Sometimes the headlines hit close to home. So it was for me this week. The finish line of the Boston Marathon was six blocks from my mother-in-law’s apartment. A friend ran in the marathon. A former student from Sandia Prep a doc in Boston treating folks hurt in the blasts. Threads that bind. Scenes that haunt.
Then today the defeat of the background checks bill. I worked in Oakland, California. I served as a chaplain in the Highland Hospital emergency room—a level-one trauma center. Gun shots, gang violence, the diseases of poverty. I don’t know how many of the people who came through our doors were victims of gun violence. I do know that in the two years I worked at Highland Hospital over two hundred people died of gunshot wounds. Here in New Mexico we have the eighth highest rate of death due to fire arms violence in the United States. We are not immune from the gun violence that is plaguing our country.

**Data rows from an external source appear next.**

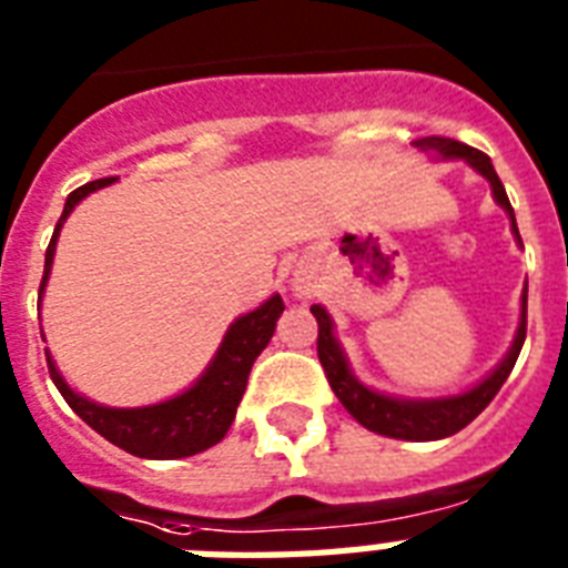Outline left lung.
Masks as SVG:
<instances>
[{"instance_id":"1","label":"left lung","mask_w":568,"mask_h":568,"mask_svg":"<svg viewBox=\"0 0 568 568\" xmlns=\"http://www.w3.org/2000/svg\"><path fill=\"white\" fill-rule=\"evenodd\" d=\"M413 146H418L422 153H430L442 162H466L471 171H477L489 182L493 189L495 203L501 205L507 217H510L513 235L521 244L519 226H516V214H513V205L507 200V191H504L498 173H495L489 155L475 150V146L459 144L454 138H418ZM312 315L318 321V359L324 365V374H327L329 386L336 392V397L342 400L347 413L354 415L356 422L368 427L372 433L379 436H388V439H406V442H433L445 439V436H454L466 424H471L477 415L484 413L489 400L498 395V388L504 386V379L510 377L513 365L519 359V351L525 345V327H528V288L521 292V315L519 327H516V336H513V345L507 351L501 363L495 365L493 372L486 374L480 383H475L466 392L448 397H395L386 395V392H377V388L365 386L363 379L351 372V363H347L345 347L336 338V327H333V318L329 312L315 303L312 306Z\"/></svg>"}]
</instances>
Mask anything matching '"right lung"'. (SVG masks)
Returning a JSON list of instances; mask_svg holds the SVG:
<instances>
[{
  "label": "right lung",
  "mask_w": 568,
  "mask_h": 568,
  "mask_svg": "<svg viewBox=\"0 0 568 568\" xmlns=\"http://www.w3.org/2000/svg\"><path fill=\"white\" fill-rule=\"evenodd\" d=\"M111 182H118V176L109 180L88 182L82 189H75L67 196L64 212L58 221L52 241L47 247V262H43V283H40V301L47 292V280L52 274V258H55V244L61 235V226L70 217L75 205L82 203L84 196L93 191L105 189ZM285 303L280 294L267 297L262 306H256L247 315H241L230 324V329L223 333L221 347L214 351L212 363L205 365V372L191 383L185 392L159 400L150 406H105L97 404L91 397L79 395L70 388L61 372H58L55 359L47 351L49 377L58 386V392L64 395L79 418L84 424H91L93 430L105 436L111 445H118L126 454L144 459H180L194 457L200 450L212 448L226 436L230 424L235 422V409H239L244 388H247L250 368L256 363V356L262 354L274 336L276 318L283 315Z\"/></svg>",
  "instance_id": "right-lung-1"
}]
</instances>
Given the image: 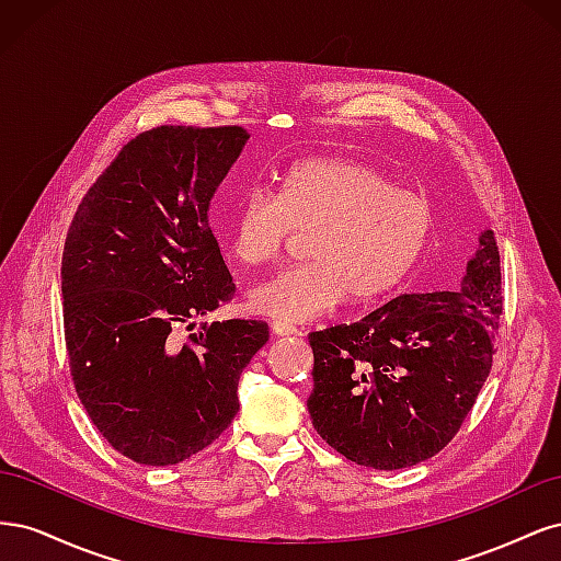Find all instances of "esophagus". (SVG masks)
<instances>
[{
    "mask_svg": "<svg viewBox=\"0 0 561 561\" xmlns=\"http://www.w3.org/2000/svg\"><path fill=\"white\" fill-rule=\"evenodd\" d=\"M271 332L278 336H290V334H299V330L295 325H287V322H271Z\"/></svg>",
    "mask_w": 561,
    "mask_h": 561,
    "instance_id": "obj_1",
    "label": "esophagus"
}]
</instances>
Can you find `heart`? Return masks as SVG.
<instances>
[{
  "mask_svg": "<svg viewBox=\"0 0 561 561\" xmlns=\"http://www.w3.org/2000/svg\"><path fill=\"white\" fill-rule=\"evenodd\" d=\"M435 229L433 203L383 173L342 157L295 161L278 194L254 190L231 215L225 245L243 266L274 264L295 231H311L307 264L254 287L250 307L278 322H309L348 297L377 301L421 260Z\"/></svg>",
  "mask_w": 561,
  "mask_h": 561,
  "instance_id": "1",
  "label": "heart"
}]
</instances>
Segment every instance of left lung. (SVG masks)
Instances as JSON below:
<instances>
[{
	"instance_id": "8db88e82",
	"label": "left lung",
	"mask_w": 561,
	"mask_h": 561,
	"mask_svg": "<svg viewBox=\"0 0 561 561\" xmlns=\"http://www.w3.org/2000/svg\"><path fill=\"white\" fill-rule=\"evenodd\" d=\"M501 313L499 245L484 229L454 293L402 295L351 325L309 334L313 428L358 466L426 461L472 410Z\"/></svg>"
}]
</instances>
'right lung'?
<instances>
[{"label":"right lung","mask_w":561,"mask_h":561,"mask_svg":"<svg viewBox=\"0 0 561 561\" xmlns=\"http://www.w3.org/2000/svg\"><path fill=\"white\" fill-rule=\"evenodd\" d=\"M241 126H159L133 138L81 198L62 250L65 344L77 396L142 466L206 449L239 412L262 320L203 322L233 297L210 201L248 142Z\"/></svg>","instance_id":"add662e5"}]
</instances>
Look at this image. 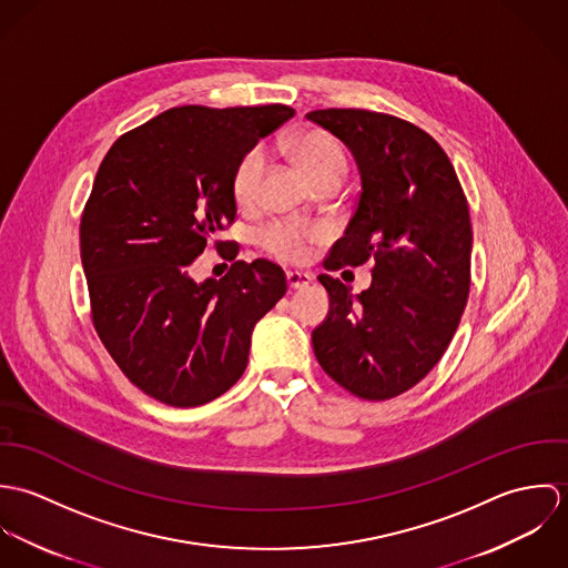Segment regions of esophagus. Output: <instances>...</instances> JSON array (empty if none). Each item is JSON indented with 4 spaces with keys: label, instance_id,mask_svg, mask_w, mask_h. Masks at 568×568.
Here are the masks:
<instances>
[{
    "label": "esophagus",
    "instance_id": "esophagus-1",
    "mask_svg": "<svg viewBox=\"0 0 568 568\" xmlns=\"http://www.w3.org/2000/svg\"><path fill=\"white\" fill-rule=\"evenodd\" d=\"M286 280H288V286L293 291H297V288H306L313 282V275L311 273H302V271H288Z\"/></svg>",
    "mask_w": 568,
    "mask_h": 568
}]
</instances>
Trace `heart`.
<instances>
[{"instance_id":"heart-1","label":"heart","mask_w":568,"mask_h":568,"mask_svg":"<svg viewBox=\"0 0 568 568\" xmlns=\"http://www.w3.org/2000/svg\"><path fill=\"white\" fill-rule=\"evenodd\" d=\"M288 149L295 162L300 163V168L306 172V176L313 183H320L324 179L343 181L347 174V158L343 146L325 131L306 129L291 138ZM264 165H266V155L262 149H251L248 153H244L243 160L236 165L232 190L241 207H248L257 201ZM320 236L322 232L315 227H306L297 223H277L260 234V243L268 253L282 260L300 262L308 255V246L320 241Z\"/></svg>"}]
</instances>
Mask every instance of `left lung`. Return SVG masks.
<instances>
[{
  "mask_svg": "<svg viewBox=\"0 0 568 568\" xmlns=\"http://www.w3.org/2000/svg\"><path fill=\"white\" fill-rule=\"evenodd\" d=\"M338 138L361 172L356 212L324 266L374 262L361 295L320 275L329 295L313 347L325 374L363 400H389L444 356L470 293L468 201L444 149L415 124L367 109L306 115Z\"/></svg>",
  "mask_w": 568,
  "mask_h": 568,
  "instance_id": "left-lung-1",
  "label": "left lung"
}]
</instances>
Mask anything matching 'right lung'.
<instances>
[{"label": "right lung", "instance_id": "right-lung-1", "mask_svg": "<svg viewBox=\"0 0 568 568\" xmlns=\"http://www.w3.org/2000/svg\"><path fill=\"white\" fill-rule=\"evenodd\" d=\"M293 115L286 104L174 106L118 138L98 168L81 219L91 322L124 376L163 405L234 387L253 325L286 293L284 271L262 257L201 284L190 264L236 221L244 153Z\"/></svg>", "mask_w": 568, "mask_h": 568}]
</instances>
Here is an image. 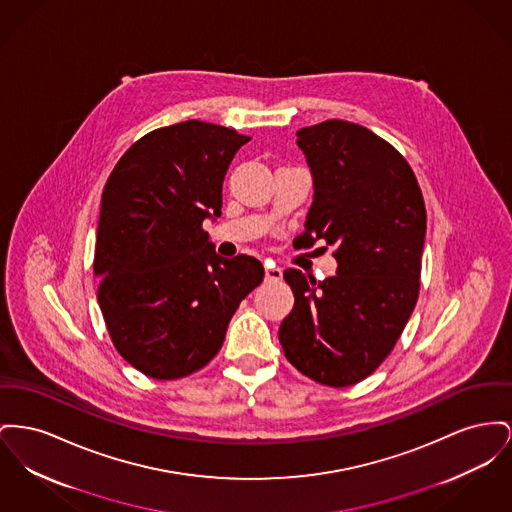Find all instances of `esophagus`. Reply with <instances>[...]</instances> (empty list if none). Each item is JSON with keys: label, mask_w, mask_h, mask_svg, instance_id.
<instances>
[{"label": "esophagus", "mask_w": 512, "mask_h": 512, "mask_svg": "<svg viewBox=\"0 0 512 512\" xmlns=\"http://www.w3.org/2000/svg\"><path fill=\"white\" fill-rule=\"evenodd\" d=\"M265 278L269 282H278V280H282V271L278 267H267L265 269Z\"/></svg>", "instance_id": "34e87169"}]
</instances>
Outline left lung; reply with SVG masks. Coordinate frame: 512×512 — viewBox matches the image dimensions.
<instances>
[{"label": "left lung", "instance_id": "obj_1", "mask_svg": "<svg viewBox=\"0 0 512 512\" xmlns=\"http://www.w3.org/2000/svg\"><path fill=\"white\" fill-rule=\"evenodd\" d=\"M296 135L313 176L298 247L325 240L338 267L325 280L284 271L294 309L278 340L303 375L348 387L391 354L416 307L427 214L410 164L367 127L327 120Z\"/></svg>", "mask_w": 512, "mask_h": 512}]
</instances>
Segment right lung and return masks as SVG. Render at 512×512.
Here are the masks:
<instances>
[{"label":"right lung","mask_w":512,"mask_h":512,"mask_svg":"<svg viewBox=\"0 0 512 512\" xmlns=\"http://www.w3.org/2000/svg\"><path fill=\"white\" fill-rule=\"evenodd\" d=\"M251 137L181 121L141 137L104 185L96 230L98 305L121 358L170 381L222 348L241 300L263 282L249 255L224 259L203 230L222 209V181Z\"/></svg>","instance_id":"right-lung-1"}]
</instances>
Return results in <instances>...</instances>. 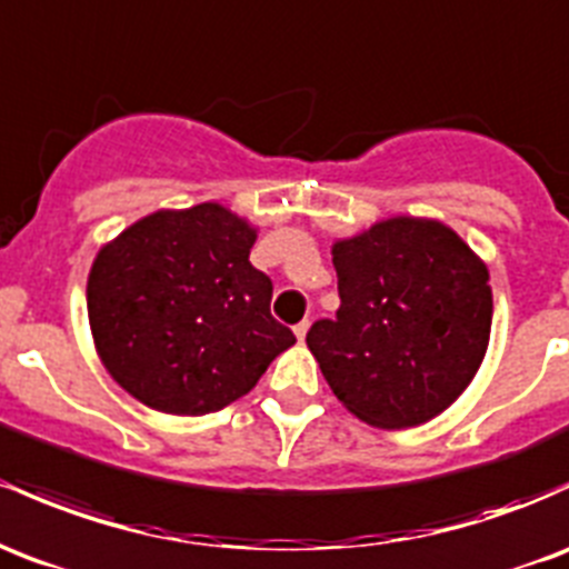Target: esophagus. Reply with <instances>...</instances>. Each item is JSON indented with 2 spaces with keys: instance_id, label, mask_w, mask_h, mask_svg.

All this we hear against the backdrop of the Easter story. Where is the triumph of life over death? Where is God at work doing a new thing?
God at work in ordinary folks tearing their shirts and making them into tourniquets. God at work in an ER doc from North Carolina helping folks in a tent set up on Boylston Street. God at work in all those folks rushing in to help. God at work in the indomitable spirit of the people in Boston. A young doc from New Mexico just doing his job. Folks pitching in. Not many putting an Easter spin on things. Easter in the midst of life. No need for spin.
But then I hear the news—“Gun Control Bill Defeated in the Senate.” What?
The Senate says no to the parents of Sandy Hook? How can that be? Where is the Easter hope in all of this? I think I saw that hope in the scene in front of the White House today—people like Congresswoman Giffords and parents of people shot at Sandy Hook standing up for their beliefs. I think I heard echoes of the Easter hope in the determination to carry on the fight against gun violence.
I know that not all of us agree on gun control or ways to respond to mass violence or even what to call the violence we encounter in our life. There’s room for difference of opinion. But our Easter faith proclaims that life triumphs over death, that good does not capitulate to evil, that prophets hold to the truth that God is a god of love and justice. Our Easter faith calls us to speak out against injustice, to speak out against those who would deny the bonds of love that bind us to one another.
Fifty years ago Martin Luther King, Jr. wrote, “We are bound in a single garment of mutuality.” Boston, Washington, the streets of Oakland, the neighborhoods of Albuquerque—all woven together. The poet John Donne once said, “Each man’s joy is joy to me, each man’s sorrow is my own.” The events that happened this week happened to us as well as to our brothers and sisters in Boston, Newtown, Aurora, Tucson and Washington, D.C. for we are woven together in a single garment of mutuality.